Practitioners will spend more time breaking things down to layman terms and helping them understand why things need to be put into writing. From his experience, cross border M&A is a combination of education and negotiating, ensuring that they understand what you're trying to ask for.
Another challenge is the language barrier that exists between countries. It’s either they don’t speak english, or speak but with broken grammar or a heavy accent. In such cases, it’s best to get someone local to help navigate, translate, and ensure nothing gets lost in the deal.
It takes extra work and scrutiny to ensure that what is conveyed is translated appropriately in writing. In cases of ambiguity, it’s crucial to double or triple check what was agreed upon and record it in writing to ensure both parties understand the agreed concepts.

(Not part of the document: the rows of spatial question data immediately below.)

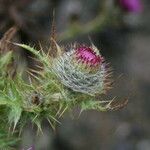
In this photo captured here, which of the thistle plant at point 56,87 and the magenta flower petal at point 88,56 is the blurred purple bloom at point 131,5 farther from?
the magenta flower petal at point 88,56

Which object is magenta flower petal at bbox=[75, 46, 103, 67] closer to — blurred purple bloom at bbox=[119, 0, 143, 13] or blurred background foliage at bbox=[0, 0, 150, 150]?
blurred background foliage at bbox=[0, 0, 150, 150]

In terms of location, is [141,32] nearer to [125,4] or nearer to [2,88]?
[125,4]

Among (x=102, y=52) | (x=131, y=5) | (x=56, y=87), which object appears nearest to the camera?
(x=56, y=87)

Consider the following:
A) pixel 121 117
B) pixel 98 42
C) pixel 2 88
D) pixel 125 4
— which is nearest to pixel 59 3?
pixel 98 42

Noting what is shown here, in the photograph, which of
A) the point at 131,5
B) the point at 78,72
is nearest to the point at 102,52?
the point at 131,5

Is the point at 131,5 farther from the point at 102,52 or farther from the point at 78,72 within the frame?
the point at 78,72

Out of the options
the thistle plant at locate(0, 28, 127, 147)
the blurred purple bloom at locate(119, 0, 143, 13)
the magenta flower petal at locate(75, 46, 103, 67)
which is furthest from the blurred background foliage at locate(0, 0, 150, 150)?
the magenta flower petal at locate(75, 46, 103, 67)

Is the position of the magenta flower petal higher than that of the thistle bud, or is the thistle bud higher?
the magenta flower petal
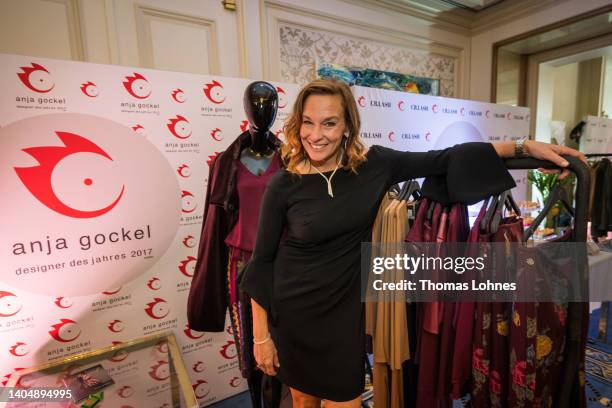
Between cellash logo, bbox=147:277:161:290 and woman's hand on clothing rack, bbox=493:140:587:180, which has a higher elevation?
woman's hand on clothing rack, bbox=493:140:587:180

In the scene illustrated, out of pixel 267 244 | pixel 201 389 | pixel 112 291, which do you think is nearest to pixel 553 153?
pixel 267 244

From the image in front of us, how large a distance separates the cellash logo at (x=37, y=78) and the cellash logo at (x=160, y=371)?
1451mm

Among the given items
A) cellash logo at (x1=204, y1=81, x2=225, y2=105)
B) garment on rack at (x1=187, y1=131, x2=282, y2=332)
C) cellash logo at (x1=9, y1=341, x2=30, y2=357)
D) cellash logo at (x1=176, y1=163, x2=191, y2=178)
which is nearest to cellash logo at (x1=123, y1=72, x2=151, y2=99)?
cellash logo at (x1=204, y1=81, x2=225, y2=105)

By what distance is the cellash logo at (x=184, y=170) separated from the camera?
1875mm

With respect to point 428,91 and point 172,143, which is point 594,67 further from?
point 172,143

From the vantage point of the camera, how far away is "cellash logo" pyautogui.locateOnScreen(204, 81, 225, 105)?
1.89 m

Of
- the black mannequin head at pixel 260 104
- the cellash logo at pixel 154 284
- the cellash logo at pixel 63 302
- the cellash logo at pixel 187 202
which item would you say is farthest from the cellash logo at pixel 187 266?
the black mannequin head at pixel 260 104

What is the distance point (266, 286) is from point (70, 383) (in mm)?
1154

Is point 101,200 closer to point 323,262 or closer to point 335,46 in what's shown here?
point 323,262

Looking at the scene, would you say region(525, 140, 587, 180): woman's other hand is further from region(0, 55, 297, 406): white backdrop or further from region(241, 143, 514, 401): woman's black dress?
region(0, 55, 297, 406): white backdrop

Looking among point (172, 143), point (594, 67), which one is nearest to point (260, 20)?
point (172, 143)

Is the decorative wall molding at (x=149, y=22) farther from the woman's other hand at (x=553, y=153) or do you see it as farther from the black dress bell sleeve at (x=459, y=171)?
the woman's other hand at (x=553, y=153)

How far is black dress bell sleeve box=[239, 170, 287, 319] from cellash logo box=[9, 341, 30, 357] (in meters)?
1.30

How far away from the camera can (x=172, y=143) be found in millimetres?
1840
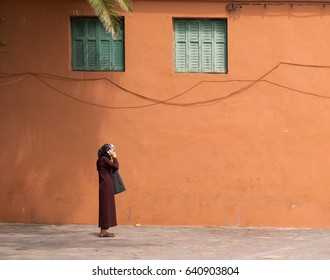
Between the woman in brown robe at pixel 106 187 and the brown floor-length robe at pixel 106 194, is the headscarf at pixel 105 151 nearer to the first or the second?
the woman in brown robe at pixel 106 187

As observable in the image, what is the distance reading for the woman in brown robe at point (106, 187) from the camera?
658 inches

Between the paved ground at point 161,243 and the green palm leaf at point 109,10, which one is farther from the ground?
the green palm leaf at point 109,10

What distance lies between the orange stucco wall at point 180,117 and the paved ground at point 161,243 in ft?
1.67

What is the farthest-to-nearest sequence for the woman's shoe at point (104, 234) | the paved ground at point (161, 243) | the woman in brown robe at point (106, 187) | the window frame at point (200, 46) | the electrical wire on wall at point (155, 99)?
the window frame at point (200, 46) < the electrical wire on wall at point (155, 99) < the woman's shoe at point (104, 234) < the woman in brown robe at point (106, 187) < the paved ground at point (161, 243)

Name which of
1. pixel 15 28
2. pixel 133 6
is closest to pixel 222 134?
pixel 133 6

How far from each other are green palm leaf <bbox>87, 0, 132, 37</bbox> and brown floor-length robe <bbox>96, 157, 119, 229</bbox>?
7.13 ft

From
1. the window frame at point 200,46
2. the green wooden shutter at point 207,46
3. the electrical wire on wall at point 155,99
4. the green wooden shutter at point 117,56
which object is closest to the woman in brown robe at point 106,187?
the electrical wire on wall at point 155,99

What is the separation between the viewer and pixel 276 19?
18.5 m

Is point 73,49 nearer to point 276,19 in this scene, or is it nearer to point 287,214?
point 276,19

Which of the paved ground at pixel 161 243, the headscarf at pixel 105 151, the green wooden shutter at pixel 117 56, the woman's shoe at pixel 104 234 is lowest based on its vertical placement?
the paved ground at pixel 161 243

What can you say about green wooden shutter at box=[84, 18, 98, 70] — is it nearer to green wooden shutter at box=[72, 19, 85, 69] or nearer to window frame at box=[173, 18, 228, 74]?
green wooden shutter at box=[72, 19, 85, 69]

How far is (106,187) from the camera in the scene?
1673 centimetres

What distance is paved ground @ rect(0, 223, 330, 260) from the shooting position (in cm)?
1467

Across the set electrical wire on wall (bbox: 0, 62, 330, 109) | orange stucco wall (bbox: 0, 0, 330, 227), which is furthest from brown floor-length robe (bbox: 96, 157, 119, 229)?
electrical wire on wall (bbox: 0, 62, 330, 109)
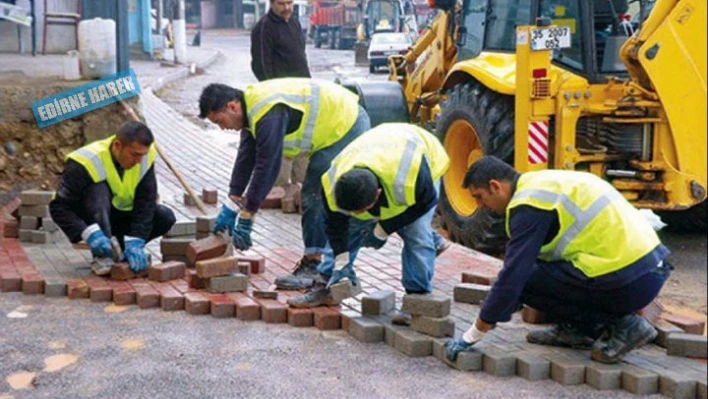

Aside from these challenges, cultural differences play a significant role in cross border M&A during negotiations. One of the starkest contrasts is the importance of honorifics in Asia. In many Asian countries, it's customary to use honorifics like 'Mr.' or 'Miss' before someone's name, especially if they're older.
Also, individuals from the States might be more direct and assertive, which is not always well-received in Asia. It's important to navigate conversations with a certain level of politeness, even if it feels somewhat superficial.
To navigate cross border M&A successfully, it is crucial to build trust early on. Meeting them in person and showing them who you are creates affinity and helps a lot. Communicating your style upfront is also beneficial, and could help avoid conflict down the road. It generally makes people more open and accepting. Another best practice is to slow down and enunciate words more clearly.
For first timers, Jake advises to observe and respect the local nuances. Try to really interpret and understand how the other party acts and functions. Lastly, the first meeting usually doesn't lead to much fruition. You typically need a second or third meeting to build that initial ground.